— Start of Material for the task —

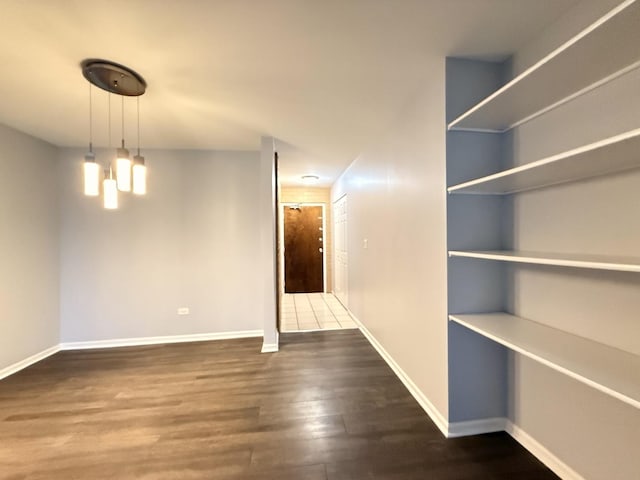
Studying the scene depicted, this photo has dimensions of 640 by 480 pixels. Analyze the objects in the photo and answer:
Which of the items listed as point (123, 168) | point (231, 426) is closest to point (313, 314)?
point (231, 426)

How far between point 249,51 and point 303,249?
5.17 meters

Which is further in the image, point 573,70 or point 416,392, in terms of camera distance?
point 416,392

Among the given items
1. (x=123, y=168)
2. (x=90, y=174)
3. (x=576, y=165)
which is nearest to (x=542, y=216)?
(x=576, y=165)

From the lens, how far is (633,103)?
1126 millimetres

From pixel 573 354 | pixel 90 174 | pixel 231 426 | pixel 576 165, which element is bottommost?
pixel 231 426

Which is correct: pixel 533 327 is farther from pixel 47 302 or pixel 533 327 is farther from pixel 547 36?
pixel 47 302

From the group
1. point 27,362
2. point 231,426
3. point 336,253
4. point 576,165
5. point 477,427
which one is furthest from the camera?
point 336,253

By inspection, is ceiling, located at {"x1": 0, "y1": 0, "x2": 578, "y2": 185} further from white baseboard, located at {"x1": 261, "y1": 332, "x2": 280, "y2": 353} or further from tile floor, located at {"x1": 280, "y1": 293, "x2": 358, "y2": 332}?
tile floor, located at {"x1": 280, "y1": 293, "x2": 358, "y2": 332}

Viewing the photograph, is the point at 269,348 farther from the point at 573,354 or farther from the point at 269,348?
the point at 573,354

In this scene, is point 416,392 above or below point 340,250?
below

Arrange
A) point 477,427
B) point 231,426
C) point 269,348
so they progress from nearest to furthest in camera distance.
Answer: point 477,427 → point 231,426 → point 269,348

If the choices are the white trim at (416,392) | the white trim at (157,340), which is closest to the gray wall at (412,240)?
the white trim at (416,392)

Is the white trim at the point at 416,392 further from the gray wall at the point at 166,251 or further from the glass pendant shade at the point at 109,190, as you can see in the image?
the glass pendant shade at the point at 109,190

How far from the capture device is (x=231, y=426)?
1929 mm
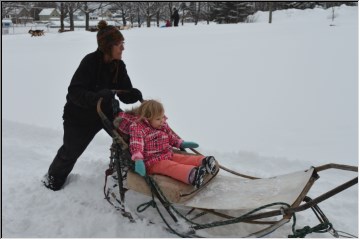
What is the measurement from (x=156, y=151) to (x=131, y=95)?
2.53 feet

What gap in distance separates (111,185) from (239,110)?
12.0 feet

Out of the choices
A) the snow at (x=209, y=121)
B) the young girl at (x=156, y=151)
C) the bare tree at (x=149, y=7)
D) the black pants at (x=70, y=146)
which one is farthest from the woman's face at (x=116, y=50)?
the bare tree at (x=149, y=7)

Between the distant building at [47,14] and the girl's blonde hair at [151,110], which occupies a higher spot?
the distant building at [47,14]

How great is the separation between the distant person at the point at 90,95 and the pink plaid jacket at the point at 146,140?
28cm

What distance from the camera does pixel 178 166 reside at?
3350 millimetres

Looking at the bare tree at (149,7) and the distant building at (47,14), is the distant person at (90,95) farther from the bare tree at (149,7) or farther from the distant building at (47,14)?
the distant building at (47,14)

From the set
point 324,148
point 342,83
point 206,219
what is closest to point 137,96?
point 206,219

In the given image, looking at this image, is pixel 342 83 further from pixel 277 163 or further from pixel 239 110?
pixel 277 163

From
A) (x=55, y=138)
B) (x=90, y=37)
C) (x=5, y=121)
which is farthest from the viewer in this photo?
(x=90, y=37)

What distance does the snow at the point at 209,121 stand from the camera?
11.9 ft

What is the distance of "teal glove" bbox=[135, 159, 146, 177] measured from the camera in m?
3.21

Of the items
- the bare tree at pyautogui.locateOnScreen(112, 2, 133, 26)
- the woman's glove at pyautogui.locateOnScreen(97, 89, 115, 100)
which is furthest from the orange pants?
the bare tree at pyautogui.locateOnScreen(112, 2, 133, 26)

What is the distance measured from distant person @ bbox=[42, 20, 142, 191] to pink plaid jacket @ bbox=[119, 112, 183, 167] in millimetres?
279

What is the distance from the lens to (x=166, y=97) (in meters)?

— End of Material for the task —

> **What the exercise asks**
Each line from the one containing "What is the measurement" to the final line of the entries above must be returned exactly, and no other line may appear.

> **Answer to the task**
What is the measurement from (x=156, y=151) to (x=131, y=95)?
2.53 feet

What gap in distance separates (111,185) from (239,110)?
12.0 feet

Out of the choices
A) the snow at (x=209, y=121)
B) the young girl at (x=156, y=151)
C) the bare tree at (x=149, y=7)
D) the black pants at (x=70, y=146)
which one is farthest from the woman's face at (x=116, y=50)?
the bare tree at (x=149, y=7)

Between the distant building at [47,14] and the girl's blonde hair at [151,110], which occupies a higher spot?
the distant building at [47,14]

How great is the separation between the distant person at the point at 90,95 and the pink plaid jacket at the point at 146,140?
28cm

What distance from the camera does pixel 178 166 reside at?
3350 millimetres

Looking at the bare tree at (149,7) and the distant building at (47,14), is the distant person at (90,95) farther from the bare tree at (149,7) or farther from the distant building at (47,14)?
the distant building at (47,14)

From the set
point 324,148
point 342,83
point 206,219
what is closest to point 137,96?
point 206,219

In the given image, looking at this image, is pixel 342 83 further from pixel 277 163 or further from pixel 239 110?
pixel 277 163

From
A) (x=55, y=138)
B) (x=90, y=37)
C) (x=5, y=121)
which is farthest from the viewer in this photo?
(x=90, y=37)

What distance does the snow at the point at 209,121 stand from the camera?
11.9 ft

What is the distance of "teal glove" bbox=[135, 159, 146, 177] measured from the camera in m?
3.21

Of the items
- the bare tree at pyautogui.locateOnScreen(112, 2, 133, 26)
- the woman's glove at pyautogui.locateOnScreen(97, 89, 115, 100)
which is furthest from the orange pants?
the bare tree at pyautogui.locateOnScreen(112, 2, 133, 26)

What is the distance measured from distant person @ bbox=[42, 20, 142, 191] to pink plaid jacket @ bbox=[119, 112, 183, 167] in millimetres?
279

What is the distance from the lens to (x=166, y=97) (in meters)?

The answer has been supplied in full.